## Texto de lectura

+++

Según Sánchez Vázquez (1980b) el carácter político de una norma radica en la medida en que favorece el ejercicio del poder de ciertas fuerzas sociales, en tanto que su carácter moral reside en la aceptación consciente y libre de esa norma por parte de los sujetos (p. 18). La política está imbricada íntimamente con la moral pues toda política supone cierta moral y toda moral una política. Tanto una como otra responden a necesidades e intereses sociales: “la moral como peculiar regulación normativa de las relaciones entre los hombres; la política como actividad práctica social, como lucha de clases” (S.V., 1980b, p. 17). Por eso, desde el punto de vista de un proyecto emancipatorio, contribuir a la transformación de un mundo en el que persiste la explotación y la opresión es una opción política y también una exigencia moral.

+++

## Instrucción dada
¿Puedes actualizar el texto sobre política y moral desde "Según Sánchez Vázquez" hasta "una exigencia moral.", poniendo "desigualdad" en lugar de "explotación"?

+++

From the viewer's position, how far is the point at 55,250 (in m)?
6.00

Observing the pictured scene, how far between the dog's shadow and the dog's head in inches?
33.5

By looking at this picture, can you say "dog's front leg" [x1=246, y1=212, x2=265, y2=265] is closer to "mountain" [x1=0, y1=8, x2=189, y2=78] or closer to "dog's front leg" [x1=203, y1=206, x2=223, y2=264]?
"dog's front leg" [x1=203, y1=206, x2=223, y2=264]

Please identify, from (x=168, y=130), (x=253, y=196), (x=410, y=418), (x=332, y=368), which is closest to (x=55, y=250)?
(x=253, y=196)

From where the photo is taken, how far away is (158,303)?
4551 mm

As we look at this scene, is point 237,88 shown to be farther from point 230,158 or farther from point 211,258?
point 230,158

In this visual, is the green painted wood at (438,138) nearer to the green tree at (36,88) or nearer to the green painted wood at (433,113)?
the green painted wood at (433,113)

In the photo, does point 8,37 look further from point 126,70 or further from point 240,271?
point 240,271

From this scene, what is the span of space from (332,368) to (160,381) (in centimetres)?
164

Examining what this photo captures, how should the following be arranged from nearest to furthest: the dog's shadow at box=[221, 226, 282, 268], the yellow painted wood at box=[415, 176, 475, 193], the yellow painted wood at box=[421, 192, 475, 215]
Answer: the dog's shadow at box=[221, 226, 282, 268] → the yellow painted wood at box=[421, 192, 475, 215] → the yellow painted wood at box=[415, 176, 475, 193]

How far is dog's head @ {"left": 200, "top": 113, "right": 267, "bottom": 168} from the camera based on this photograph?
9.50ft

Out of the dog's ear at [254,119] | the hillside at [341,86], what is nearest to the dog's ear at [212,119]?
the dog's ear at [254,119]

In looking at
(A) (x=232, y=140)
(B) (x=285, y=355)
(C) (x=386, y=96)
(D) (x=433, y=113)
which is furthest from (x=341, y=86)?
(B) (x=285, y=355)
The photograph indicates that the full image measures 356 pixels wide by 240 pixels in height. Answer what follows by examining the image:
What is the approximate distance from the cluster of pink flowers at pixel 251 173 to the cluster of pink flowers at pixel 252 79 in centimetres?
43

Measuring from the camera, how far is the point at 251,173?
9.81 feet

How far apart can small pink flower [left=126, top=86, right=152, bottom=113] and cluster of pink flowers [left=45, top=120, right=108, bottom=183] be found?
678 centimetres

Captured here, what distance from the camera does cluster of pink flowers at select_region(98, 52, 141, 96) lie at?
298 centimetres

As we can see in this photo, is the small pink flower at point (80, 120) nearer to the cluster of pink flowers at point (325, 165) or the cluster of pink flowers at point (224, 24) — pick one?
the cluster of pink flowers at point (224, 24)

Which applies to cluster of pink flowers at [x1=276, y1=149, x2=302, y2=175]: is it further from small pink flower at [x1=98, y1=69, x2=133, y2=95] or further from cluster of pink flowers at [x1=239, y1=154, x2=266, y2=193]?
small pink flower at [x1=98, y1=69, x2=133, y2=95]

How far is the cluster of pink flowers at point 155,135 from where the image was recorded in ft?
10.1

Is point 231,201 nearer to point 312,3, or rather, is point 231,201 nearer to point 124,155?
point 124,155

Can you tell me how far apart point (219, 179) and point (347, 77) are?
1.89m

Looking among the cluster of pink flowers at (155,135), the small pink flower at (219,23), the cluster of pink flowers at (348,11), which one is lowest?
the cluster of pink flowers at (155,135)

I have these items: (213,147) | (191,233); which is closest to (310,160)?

+++

## Resultado
Según Sánchez Vázquez (1980b) el carácter político de una norma radica en la medida en que favorece el ejercicio del poder de ciertas fuerzas sociales, en tanto que su carácter moral reside en la aceptación consciente y libre de esa norma por parte de los sujetos (p. 18). La política está imbricada íntimamente con la moral pues toda política supone cierta moral y toda moral una política. Tanto una como otra responden a necesidades e intereses sociales: “la moral como peculiar regulación normativa de las relaciones entre los hombres; la política como actividad práctica social, como lucha de clases” (S.V., 1980b, p. 17). Por eso, desde el punto de vista de un proyecto emancipatorio, contribuir a la transformación de un mundo en el que persiste la desigualdad y la opresión es una opción política y también una exigencia moral.